# Task goal:
Copy the records below word for word, leaving out the pictures.

——

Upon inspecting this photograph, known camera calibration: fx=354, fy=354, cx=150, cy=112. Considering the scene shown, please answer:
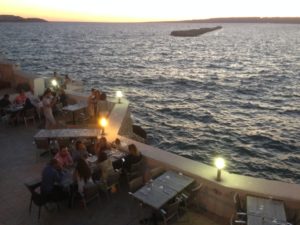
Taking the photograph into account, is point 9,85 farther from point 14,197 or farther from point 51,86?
point 14,197

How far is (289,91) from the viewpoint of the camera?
3944 cm

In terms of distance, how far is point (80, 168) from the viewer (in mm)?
8492

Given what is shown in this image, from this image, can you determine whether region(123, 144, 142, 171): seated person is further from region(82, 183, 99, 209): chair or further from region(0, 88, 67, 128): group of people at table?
region(0, 88, 67, 128): group of people at table

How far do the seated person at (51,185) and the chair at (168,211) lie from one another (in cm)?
262

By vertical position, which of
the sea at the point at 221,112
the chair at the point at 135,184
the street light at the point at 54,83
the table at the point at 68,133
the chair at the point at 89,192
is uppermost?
the street light at the point at 54,83

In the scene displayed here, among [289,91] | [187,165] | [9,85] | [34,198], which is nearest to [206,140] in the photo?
[9,85]

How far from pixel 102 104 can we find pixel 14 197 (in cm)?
632

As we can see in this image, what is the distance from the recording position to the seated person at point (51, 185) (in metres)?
8.43

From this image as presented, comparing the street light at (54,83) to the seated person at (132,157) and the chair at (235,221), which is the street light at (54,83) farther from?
the chair at (235,221)

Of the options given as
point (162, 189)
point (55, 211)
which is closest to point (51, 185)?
point (55, 211)

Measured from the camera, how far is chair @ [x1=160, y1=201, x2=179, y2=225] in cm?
761

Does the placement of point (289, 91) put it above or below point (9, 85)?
below

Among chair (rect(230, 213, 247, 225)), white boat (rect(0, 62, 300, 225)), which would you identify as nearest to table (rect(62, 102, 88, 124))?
white boat (rect(0, 62, 300, 225))

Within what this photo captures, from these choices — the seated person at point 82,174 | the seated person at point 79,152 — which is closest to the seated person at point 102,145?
the seated person at point 79,152
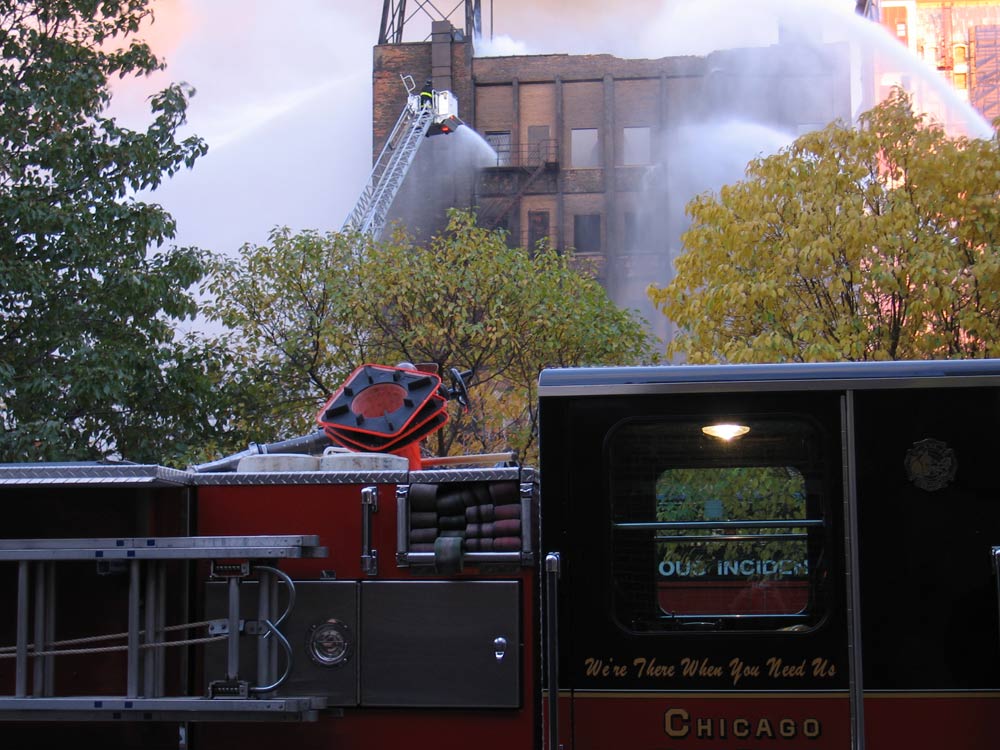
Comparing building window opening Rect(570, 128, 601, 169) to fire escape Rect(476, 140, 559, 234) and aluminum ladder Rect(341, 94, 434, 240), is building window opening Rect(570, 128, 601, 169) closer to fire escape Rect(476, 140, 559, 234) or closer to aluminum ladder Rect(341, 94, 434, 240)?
fire escape Rect(476, 140, 559, 234)

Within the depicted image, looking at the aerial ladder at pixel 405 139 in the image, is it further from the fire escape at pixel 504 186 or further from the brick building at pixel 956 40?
the brick building at pixel 956 40

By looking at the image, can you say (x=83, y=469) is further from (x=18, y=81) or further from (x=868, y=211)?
(x=868, y=211)

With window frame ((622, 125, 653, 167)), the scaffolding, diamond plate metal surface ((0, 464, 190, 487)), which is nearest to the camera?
diamond plate metal surface ((0, 464, 190, 487))

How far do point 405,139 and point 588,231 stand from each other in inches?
292

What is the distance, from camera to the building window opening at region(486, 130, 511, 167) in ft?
148

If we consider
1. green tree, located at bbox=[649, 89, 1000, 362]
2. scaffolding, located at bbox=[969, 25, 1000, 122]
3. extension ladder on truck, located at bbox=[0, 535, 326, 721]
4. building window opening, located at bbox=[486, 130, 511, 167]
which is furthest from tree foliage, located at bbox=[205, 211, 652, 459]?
scaffolding, located at bbox=[969, 25, 1000, 122]

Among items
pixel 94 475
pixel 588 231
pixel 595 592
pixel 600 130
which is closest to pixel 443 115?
pixel 600 130

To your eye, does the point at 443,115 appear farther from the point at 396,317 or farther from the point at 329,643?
the point at 329,643

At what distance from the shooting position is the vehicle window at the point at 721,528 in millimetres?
5555

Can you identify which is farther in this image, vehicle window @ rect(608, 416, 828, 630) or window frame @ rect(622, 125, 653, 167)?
window frame @ rect(622, 125, 653, 167)

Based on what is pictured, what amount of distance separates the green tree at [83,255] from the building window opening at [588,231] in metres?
30.5

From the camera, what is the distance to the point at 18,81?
14281 mm

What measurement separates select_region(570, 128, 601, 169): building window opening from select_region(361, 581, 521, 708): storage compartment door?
40589mm

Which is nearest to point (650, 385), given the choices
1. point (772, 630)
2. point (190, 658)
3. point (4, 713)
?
point (772, 630)
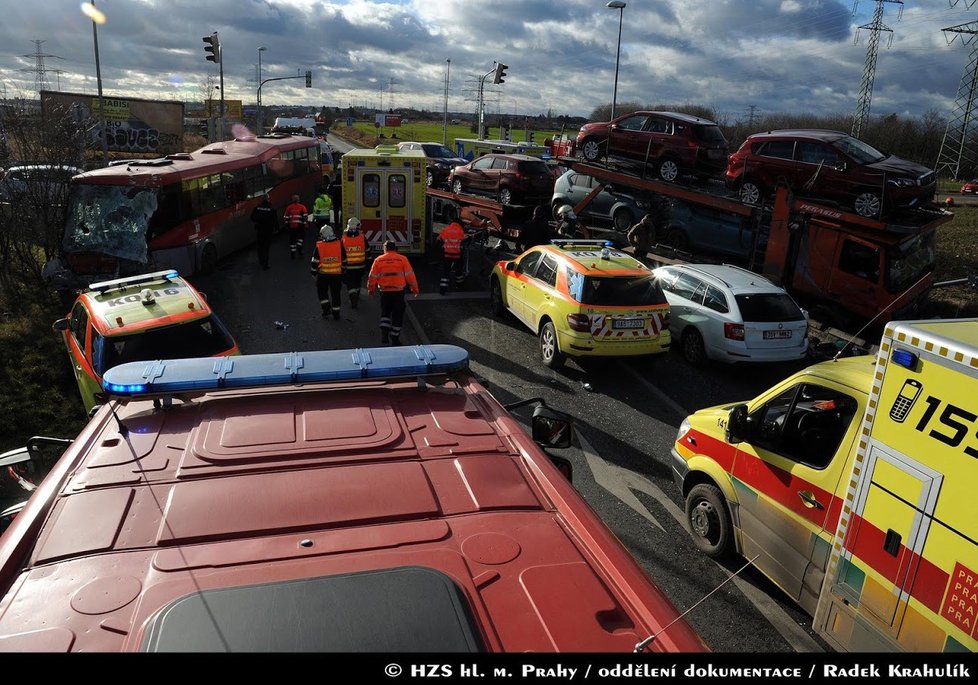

——

# Response to this exercise:
Upon inspecting this photograph, known camera calibration: fx=354, fy=354, cx=150, cy=112. Considering the scene shown, please answer:
Taking the photograph into account, is point 9,85 farther from point 14,197 or farther from point 51,86?
point 14,197

How far is (289,91) from the viewpoint of the camera?
3944 cm

In terms of distance, how far is point (80, 168) from the viewer (in mm)?
8492

Given what is shown in this image, from this image, can you determine whether region(123, 144, 142, 171): seated person is further from region(82, 183, 99, 209): chair or further from region(0, 88, 67, 128): group of people at table?
region(0, 88, 67, 128): group of people at table

How far do the seated person at (51,185) and the chair at (168,211) lie from one another (in cm)?
262

By vertical position, which of
the sea at the point at 221,112
the chair at the point at 135,184
the street light at the point at 54,83
the table at the point at 68,133
the chair at the point at 89,192
is uppermost?
the street light at the point at 54,83

In the scene displayed here, among [289,91] | [187,165] | [9,85] | [34,198], which is nearest to [206,140] in the photo?
[9,85]

How far from pixel 102 104 can we find pixel 14 197 (in cm)?
632

As we can see in this image, what is the distance from the recording position to the seated person at point (51, 185) (in metres)?
8.43

From this image as presented, comparing the street light at (54,83) to the seated person at (132,157) and the chair at (235,221), which is the street light at (54,83) farther from?
the chair at (235,221)

Of the options given as
point (162, 189)
point (55, 211)
which is closest to point (51, 185)?
point (55, 211)

Measured from the camera, how far is chair @ [x1=160, y1=201, x2=179, y2=225] in cm?
761

Does the placement of point (289, 91) put it above or below point (9, 85)?
below

Among chair (rect(230, 213, 247, 225)), white boat (rect(0, 62, 300, 225)), which would you identify as nearest to table (rect(62, 102, 88, 124))?
white boat (rect(0, 62, 300, 225))

Within what this photo captures, from these choices — the seated person at point 82,174 | the seated person at point 79,152 — which is closest to the seated person at point 102,145?
the seated person at point 79,152
Comparing building window opening Rect(570, 128, 601, 169) to fire escape Rect(476, 140, 559, 234) and aluminum ladder Rect(341, 94, 434, 240), is building window opening Rect(570, 128, 601, 169) closer to fire escape Rect(476, 140, 559, 234) or closer to aluminum ladder Rect(341, 94, 434, 240)?
fire escape Rect(476, 140, 559, 234)

Within the depicted image, looking at the aerial ladder at pixel 405 139 in the image, is it further from the fire escape at pixel 504 186 or further from the brick building at pixel 956 40?
the brick building at pixel 956 40

By looking at the image, can you say (x=83, y=469) is further from (x=18, y=81) or further from (x=868, y=211)?
(x=868, y=211)

With window frame ((622, 125, 653, 167)), the scaffolding, diamond plate metal surface ((0, 464, 190, 487)), which is nearest to the camera?
diamond plate metal surface ((0, 464, 190, 487))

How far do point 405,139 and point 588,231 stand from each other in inches?
292

What is the distance, from camera to the building window opening at region(486, 130, 511, 167) in ft?
148

If we consider
1. green tree, located at bbox=[649, 89, 1000, 362]
2. scaffolding, located at bbox=[969, 25, 1000, 122]
3. extension ladder on truck, located at bbox=[0, 535, 326, 721]
4. building window opening, located at bbox=[486, 130, 511, 167]
which is furthest from tree foliage, located at bbox=[205, 211, 652, 459]?
scaffolding, located at bbox=[969, 25, 1000, 122]

Among items
pixel 94 475
pixel 588 231
pixel 595 592
pixel 600 130
which is closest to pixel 443 115?
pixel 600 130

To your eye, does the point at 443,115 appear farther from the point at 396,317 or farther from the point at 329,643?
the point at 329,643

At what distance from the shooting position is the vehicle window at the point at 721,528 in millimetres?
5555

Can you identify which is farther in this image, vehicle window @ rect(608, 416, 828, 630) or window frame @ rect(622, 125, 653, 167)?
window frame @ rect(622, 125, 653, 167)

Based on what is pictured, what amount of distance separates the green tree at [83,255] from the building window opening at [588,231] in metres?
30.5

From the camera, what is the distance to the point at 18,81?
14281 mm

What measurement separates select_region(570, 128, 601, 169): building window opening from select_region(361, 581, 521, 708): storage compartment door?
40589mm

Which is nearest to point (650, 385), given the choices
1. point (772, 630)
2. point (190, 658)
3. point (4, 713)
?
point (772, 630)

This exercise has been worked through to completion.